9 de mar. de 2011

Narrativas obsoletas

Do blog do Alon

As argumentações tradicionais sobre o Oriente Médio e o mundo árabe perderam a utilidade, junto com a credibilidade. Sobrou uma única narrativa: cada um tem o direito de viver em liberdade e, nessa base, exercer livremente sua soberania, desde que respeitada a soberania do outro


As transformações políticas no mundo árabe criaram um problema para os fabricantes de narrativas. Subitamente as argumentações tradicionais afundaram. E rápido de fazer inveja ao Titanic do pós-iceberg.

Naufragou, por exemplo, a tese de que a autodeterminação nacional palestina é a chave para a rápida solução dos impasses no Oriente Médio e África do Norte. Os levantes árabes foram impulsionados por forças políticas que têm opinião sobre o tema, mas ele não chegou a comparecer.
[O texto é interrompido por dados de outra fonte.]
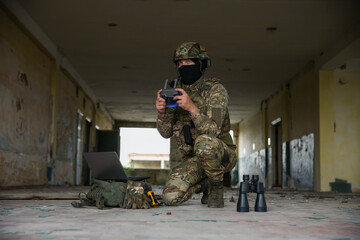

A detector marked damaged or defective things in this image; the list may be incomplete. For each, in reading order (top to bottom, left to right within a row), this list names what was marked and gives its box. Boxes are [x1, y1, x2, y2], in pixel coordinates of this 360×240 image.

peeling paint wall [0, 4, 114, 187]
Do lado israelense, tampouco resistiu o discurso de que o país merece mais apoio ocidental do que os vizinhos por ser a única democracia na região. Já não é. E os povos árabes personificam hoje um desejo de democracia pelo menos tão intenso quanto.

A partir do momento em que Tunísia e Egito abriram a onda revolucionária, ganhou algum fôlego a argumentação tradicional anticolonialista. A revolução árabe seria democrática pela necessidade de ser anti-imperialista. Mesmo que não explicitamente.

A sublevação na Líbia, independente até do desfecho, derrubou mais esse pino do boliche. Especialmente desde que as antigas potências coloniais se mostaram mais solidárias aos revolucionários de Bengazi do que os supostos líderes anti-imperialistas do chamado Sul. Que mico!

Aliás, até agora o único lugar em que a coisa derivou para a ameaça de guerra civil foi a Líbia, que na política e nas alianças andava mais próxima de um perfil sírio, ou iraniano, do que egípcio, ou tunisiano.

Outra tese ligeira destas semanas é dizer que se trata de uma conspiração islâmica, bem disfarçada e articulada nos bastidores pelo Irã. Coisa difícil de provar e, portanto, de contestar.

É normal que os iranianos tentem avançar e solidificar posições em cenários assim incertos, mas a cara dos movimentos árabes é mais antitirânica, mais democrática, pelo menos por enquanto.

Se as narrativas foram embora, as dúvidas estão aí vivinhas da silva. É possível um Islã democrático? É possível consolidar a democracia em países fracos na institucionalidade?

As novas democracias árabes vão apoiar os líderes palestinos que lutam para fundar um país nas condições concretas ou vão, a pretexto dos princípios, continuar a colocar em primeiro plano a extração de dividendos do sofrimento nacional palestino?

Junto com as narrativas furadas, tampouco colam mais as táticas diversionistas. Estreita-se a margem para líderes culparem forças e eventos externos pelas desgraças pátrias.

A explicação para as revoltas árabes é bem simples. Todo sistema opressivo e explorador precisa, para sobreviver, que o grupo dominante esteja de acordo sobre os termos da dominação, política e econômica. Até para poder esmagar a insatisfação dos dominados.

Fissuras na elite costumam aparecer especialmente em situações de transição de poder. Ou nas quais o vetor da transição, da alternância, esteja represado além do razoável.

Aberta a brecha, cria-se o espaço para emergirem os desejos de democracia, liberdade, participação política para construir uma vida melhor.

Já onde a fissura não se apresenta a tendência é persistir a ilusão de que tudo pode ser mantido como está.

Por que ilusão? Porque anda cada vez mais complicado sustentar ditaduras e tiranias num século mundializado, marcado pela explosão das possibilidades de contectar-se e comunicar-se, um tempo com instrumentos bastante mais eficazes para blindar os direitos humanos.

Em Túnis e no Cairo já se sabe disso. Em Trípoli estão perto de aprender. E em Damasco e Teerã já receberam um convite para participar do curso.

Sobre as narrativas, talvez tenha sobrado só uma. Cada qual tem o direito de viver em liberdade e, nessa base, exercer livremente sua soberania, desde que respeitada a soberania do outro

Amigo

Os episódios recentes no mundo árabe consolidam na diplomacia brasileira a sensação de que Hugo Chávez deveria se antecipar e cuidar logo de arrumar um sucessor, ou sucessora.

O continuísmo está saindo de moda. E o Brasil não gostaria de ver certo tipo de confusão acontecendo bem no nosso quintal.

Nem gostaria de ver os Estados Unidos metendo o bedelho aqui ao lado.